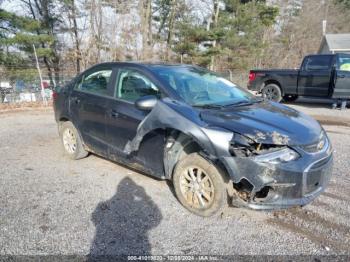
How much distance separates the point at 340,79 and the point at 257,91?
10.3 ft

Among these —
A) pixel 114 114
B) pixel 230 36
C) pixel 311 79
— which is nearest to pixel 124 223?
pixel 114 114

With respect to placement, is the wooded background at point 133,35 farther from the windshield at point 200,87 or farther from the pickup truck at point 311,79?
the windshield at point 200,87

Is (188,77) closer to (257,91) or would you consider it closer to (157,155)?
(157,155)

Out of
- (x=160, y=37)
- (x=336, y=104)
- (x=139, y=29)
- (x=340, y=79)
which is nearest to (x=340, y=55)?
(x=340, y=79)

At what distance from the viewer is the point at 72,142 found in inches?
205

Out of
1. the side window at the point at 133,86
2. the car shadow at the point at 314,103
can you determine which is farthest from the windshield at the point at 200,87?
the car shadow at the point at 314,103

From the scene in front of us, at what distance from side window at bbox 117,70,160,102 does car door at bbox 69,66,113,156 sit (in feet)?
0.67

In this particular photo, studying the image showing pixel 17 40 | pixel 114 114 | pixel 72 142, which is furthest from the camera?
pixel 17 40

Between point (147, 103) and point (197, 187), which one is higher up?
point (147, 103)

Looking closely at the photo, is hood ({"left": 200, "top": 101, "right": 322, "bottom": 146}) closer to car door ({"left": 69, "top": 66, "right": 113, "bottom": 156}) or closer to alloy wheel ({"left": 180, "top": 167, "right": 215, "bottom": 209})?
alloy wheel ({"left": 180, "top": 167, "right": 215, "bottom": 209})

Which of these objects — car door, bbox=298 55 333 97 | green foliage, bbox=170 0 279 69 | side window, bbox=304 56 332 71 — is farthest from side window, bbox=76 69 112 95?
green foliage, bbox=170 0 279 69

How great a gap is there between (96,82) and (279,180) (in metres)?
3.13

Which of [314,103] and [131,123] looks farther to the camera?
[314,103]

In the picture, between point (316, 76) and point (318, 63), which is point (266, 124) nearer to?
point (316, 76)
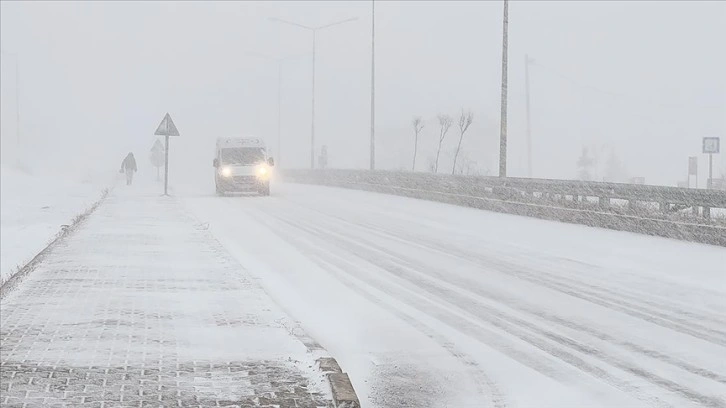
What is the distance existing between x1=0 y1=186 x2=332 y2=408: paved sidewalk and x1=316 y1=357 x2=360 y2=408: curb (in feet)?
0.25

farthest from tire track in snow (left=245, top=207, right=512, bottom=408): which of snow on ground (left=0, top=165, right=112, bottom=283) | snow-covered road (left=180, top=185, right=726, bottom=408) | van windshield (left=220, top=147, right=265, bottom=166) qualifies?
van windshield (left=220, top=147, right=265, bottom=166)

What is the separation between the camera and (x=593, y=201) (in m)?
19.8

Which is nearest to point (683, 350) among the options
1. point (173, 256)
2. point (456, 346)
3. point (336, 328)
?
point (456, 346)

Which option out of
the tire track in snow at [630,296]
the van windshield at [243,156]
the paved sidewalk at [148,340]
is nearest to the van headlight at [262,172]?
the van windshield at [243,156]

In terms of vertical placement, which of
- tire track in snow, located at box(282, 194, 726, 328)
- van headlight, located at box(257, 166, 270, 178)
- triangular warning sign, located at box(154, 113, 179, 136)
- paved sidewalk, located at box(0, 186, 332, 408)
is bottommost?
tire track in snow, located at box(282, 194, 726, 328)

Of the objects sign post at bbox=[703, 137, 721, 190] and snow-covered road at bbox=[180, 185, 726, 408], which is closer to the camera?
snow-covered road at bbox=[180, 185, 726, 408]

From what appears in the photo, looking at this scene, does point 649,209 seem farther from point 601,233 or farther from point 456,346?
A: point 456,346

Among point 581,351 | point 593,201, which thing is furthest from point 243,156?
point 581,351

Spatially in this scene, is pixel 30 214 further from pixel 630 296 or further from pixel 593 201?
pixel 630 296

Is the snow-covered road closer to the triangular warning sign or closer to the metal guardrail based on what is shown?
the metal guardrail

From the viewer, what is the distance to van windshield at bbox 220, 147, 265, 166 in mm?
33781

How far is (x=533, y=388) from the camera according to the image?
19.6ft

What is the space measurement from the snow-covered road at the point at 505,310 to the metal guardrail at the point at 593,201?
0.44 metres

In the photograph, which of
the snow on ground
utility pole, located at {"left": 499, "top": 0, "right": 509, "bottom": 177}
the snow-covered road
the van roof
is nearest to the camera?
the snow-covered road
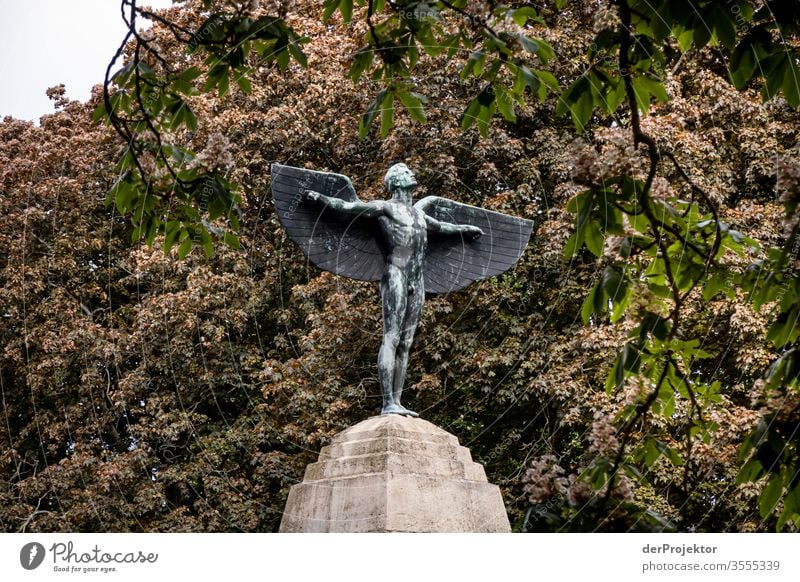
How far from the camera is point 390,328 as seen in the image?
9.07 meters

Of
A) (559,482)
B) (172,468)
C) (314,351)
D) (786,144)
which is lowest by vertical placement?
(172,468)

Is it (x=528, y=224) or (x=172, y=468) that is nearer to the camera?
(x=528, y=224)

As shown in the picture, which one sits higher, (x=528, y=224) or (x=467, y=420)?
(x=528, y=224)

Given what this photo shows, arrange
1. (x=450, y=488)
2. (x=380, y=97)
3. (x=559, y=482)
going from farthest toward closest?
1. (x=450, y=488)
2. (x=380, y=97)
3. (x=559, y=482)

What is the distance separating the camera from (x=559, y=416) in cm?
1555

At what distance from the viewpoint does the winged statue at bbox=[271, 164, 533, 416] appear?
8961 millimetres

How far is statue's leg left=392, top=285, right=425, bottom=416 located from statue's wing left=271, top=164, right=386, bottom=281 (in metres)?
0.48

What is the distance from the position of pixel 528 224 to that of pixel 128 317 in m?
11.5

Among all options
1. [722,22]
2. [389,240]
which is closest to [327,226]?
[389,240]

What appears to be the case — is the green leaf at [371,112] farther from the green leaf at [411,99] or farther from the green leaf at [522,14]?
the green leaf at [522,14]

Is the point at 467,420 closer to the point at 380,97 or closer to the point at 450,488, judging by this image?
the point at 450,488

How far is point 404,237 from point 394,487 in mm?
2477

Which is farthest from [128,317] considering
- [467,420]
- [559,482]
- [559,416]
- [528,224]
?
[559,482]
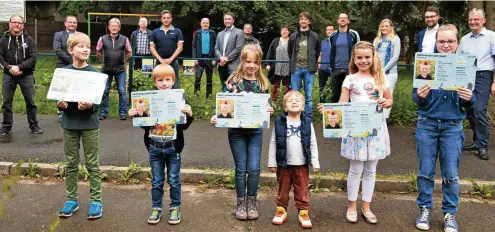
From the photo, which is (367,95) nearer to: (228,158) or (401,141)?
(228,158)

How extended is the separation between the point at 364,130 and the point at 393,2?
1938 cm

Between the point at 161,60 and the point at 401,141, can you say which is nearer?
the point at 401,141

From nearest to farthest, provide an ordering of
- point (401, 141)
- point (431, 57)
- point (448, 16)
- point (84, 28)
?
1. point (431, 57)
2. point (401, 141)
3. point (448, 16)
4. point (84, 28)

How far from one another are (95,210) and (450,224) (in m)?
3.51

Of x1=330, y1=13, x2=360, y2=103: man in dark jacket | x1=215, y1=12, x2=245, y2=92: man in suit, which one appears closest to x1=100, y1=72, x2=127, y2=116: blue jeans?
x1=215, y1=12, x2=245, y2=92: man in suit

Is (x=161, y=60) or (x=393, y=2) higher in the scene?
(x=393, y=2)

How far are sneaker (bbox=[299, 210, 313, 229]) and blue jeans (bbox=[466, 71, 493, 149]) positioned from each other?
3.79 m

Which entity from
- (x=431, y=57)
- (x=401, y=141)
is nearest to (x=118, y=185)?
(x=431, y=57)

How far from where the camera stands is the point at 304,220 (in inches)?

○ ○ ○ ○ ○ ○ ○

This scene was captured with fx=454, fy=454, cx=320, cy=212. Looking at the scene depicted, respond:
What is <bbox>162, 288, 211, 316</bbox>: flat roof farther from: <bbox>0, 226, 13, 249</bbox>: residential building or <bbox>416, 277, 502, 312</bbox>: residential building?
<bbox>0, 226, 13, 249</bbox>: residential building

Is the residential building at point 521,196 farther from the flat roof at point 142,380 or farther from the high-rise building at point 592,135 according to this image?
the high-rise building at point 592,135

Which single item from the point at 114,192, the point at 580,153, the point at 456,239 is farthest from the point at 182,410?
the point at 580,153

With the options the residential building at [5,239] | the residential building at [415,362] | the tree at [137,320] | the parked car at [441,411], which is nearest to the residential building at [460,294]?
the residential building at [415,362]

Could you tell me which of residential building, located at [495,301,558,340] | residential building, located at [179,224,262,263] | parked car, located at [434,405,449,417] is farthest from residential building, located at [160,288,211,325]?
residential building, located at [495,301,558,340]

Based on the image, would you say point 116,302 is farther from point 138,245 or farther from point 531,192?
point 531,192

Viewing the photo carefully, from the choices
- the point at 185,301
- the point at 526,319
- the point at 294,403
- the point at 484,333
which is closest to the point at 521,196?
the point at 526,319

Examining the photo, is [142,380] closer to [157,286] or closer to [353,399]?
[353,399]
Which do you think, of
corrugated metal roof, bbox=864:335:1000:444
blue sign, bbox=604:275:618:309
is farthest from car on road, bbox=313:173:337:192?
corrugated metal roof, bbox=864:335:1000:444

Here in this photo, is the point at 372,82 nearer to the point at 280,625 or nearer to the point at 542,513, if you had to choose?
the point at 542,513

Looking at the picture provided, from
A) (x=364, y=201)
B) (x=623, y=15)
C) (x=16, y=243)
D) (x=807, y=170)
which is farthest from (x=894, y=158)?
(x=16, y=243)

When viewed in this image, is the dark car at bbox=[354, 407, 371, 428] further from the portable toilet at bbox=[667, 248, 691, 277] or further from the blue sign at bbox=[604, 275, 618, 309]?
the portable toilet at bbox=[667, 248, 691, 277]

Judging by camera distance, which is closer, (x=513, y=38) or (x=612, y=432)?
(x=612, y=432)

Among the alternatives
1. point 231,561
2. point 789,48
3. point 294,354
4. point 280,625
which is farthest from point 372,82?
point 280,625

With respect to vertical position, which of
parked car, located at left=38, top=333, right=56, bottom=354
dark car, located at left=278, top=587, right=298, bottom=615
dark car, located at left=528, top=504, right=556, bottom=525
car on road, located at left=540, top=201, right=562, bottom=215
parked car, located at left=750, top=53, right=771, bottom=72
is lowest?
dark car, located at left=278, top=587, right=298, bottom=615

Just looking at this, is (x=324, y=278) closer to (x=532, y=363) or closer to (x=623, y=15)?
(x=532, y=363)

○ ○ ○ ○ ○ ○ ○

GIVEN EXERCISE
Tally the lines in the entries above that contain the string "green", treating case as significant, and reply with the number alone.

RESULT FOR THIS TASK
4